Intracellular ROS levels were assayed using DCFH-DA, which is cleaved by nonspecific esterases to generate DCFH, and quantitatively oxidised by ROS to generate fluorescent DCF. In the present study, the location of intracellular ROS was imaged using the protocol as follows (Fig. 1): Cells were seeded at 1 × 103 cells per multiwell glass bottom dish (Matsunami). After incubation at 37 °C for 24 h, cells were treated with 1 μM Mito Tracker (Invitrogen) for 30 min, washed twice with culture medium and then exposed to AgNPs or AgNO3 for 5 or 30 min. After 2 or 27 min, the cells were incubated with 10 μM DCFH-DA for 3 min. Live-cell imaging was performed using a FluoView FV1000 confocal laser scanning microscope (Olympus), and the images were analysed using fv10-asw 2.0 viewer software (Olympus). Cells were imaged using an inverted microscope (IX81, Olympus) equipped with a 40× or 100× objective lens. DCF or MitoTracker were excited at 473 nm or 559 nm, respectively, and their emission was detected at 520 nm or 598 nm, respectively. The assay was performed in triplicate in three independent experiments.

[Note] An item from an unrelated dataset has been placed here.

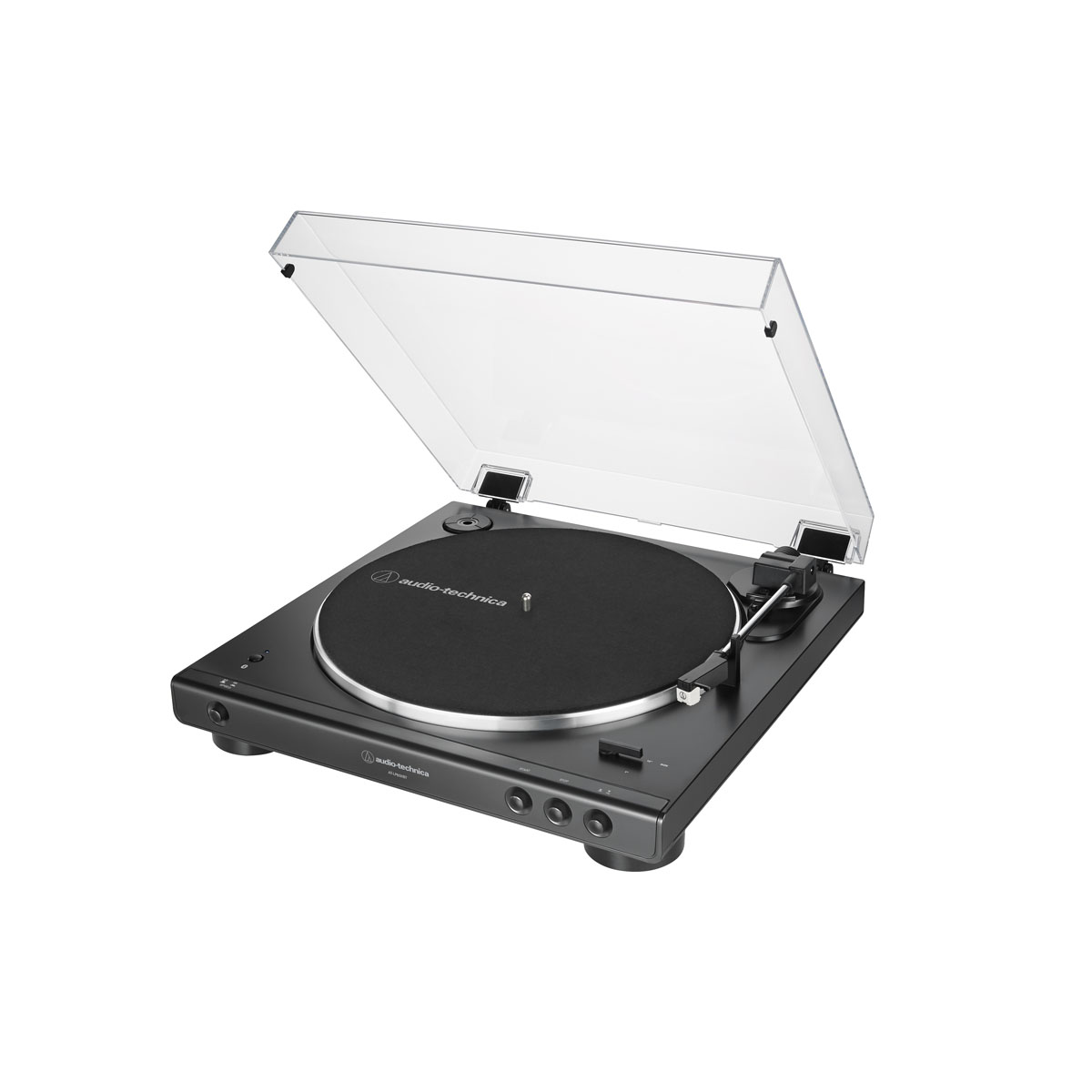 Audio Technica AT LP60XBT Bluetooth Turntable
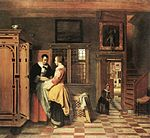 Pieter de Hooch - At the Linen Closet - WGA11712.jpg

Transmission electron microscopy (TEM)

The intracellular distribution of AgNPs-1 was determined using TEM. Cells were seeded at 1 × 103 cells per microscope cover glass (Fisher scientific). After incubation at 37 °C for 24 h, cells were treated with 5 μg/mL AgNPs-1 for 5 or 60 min, fixed in 0.1 M cacodylate buffer (pH 7.4) containing 2.5% glutaraldehyde and 2.0% paraformaldehyde, fixed again using 1% OsO4 in 0.1 M cacodylate buffer (pH 7.4), stained en bloc with 0.5% aqueous uranyl acetate and dehydrated using a graded series of ethanol concentrations. Samples were embedded in resin (Poly/Bed 812; Polysciences, Inc.), and ultrathin sections were stained with uranyl acetate and lead citrate and observed using an electron microscope (JEM-1010; JEOL).

Results and discussion

The purpose of the present study was to determine the relationship of AgNP particle size to cytotoxicity and the generation of ROS. For this purpose, we used AgNPs-70 and AgNPs-1 as well as AgNO3 as a source of Ag+. The particle sizes chosen are consistent with evidence that gave rise to the theory that smaller particles are more toxic. DLS measurements using the ELSZ-2 particle-size analyser show that the average particle diameter of AgNPs-70 was 63.5 nm, the surface electric charge was −0.98 mV and the polydispersity index (PDI) was 0.238 (Table 1). The average particle diameter of AgNPs-1 was 1.2 nm, the surface electric charge was −13.45 mV and the PDI could not be measured (Table 1).

Table 1

Physicochemical characterisation of silver nanoparticle suspensions.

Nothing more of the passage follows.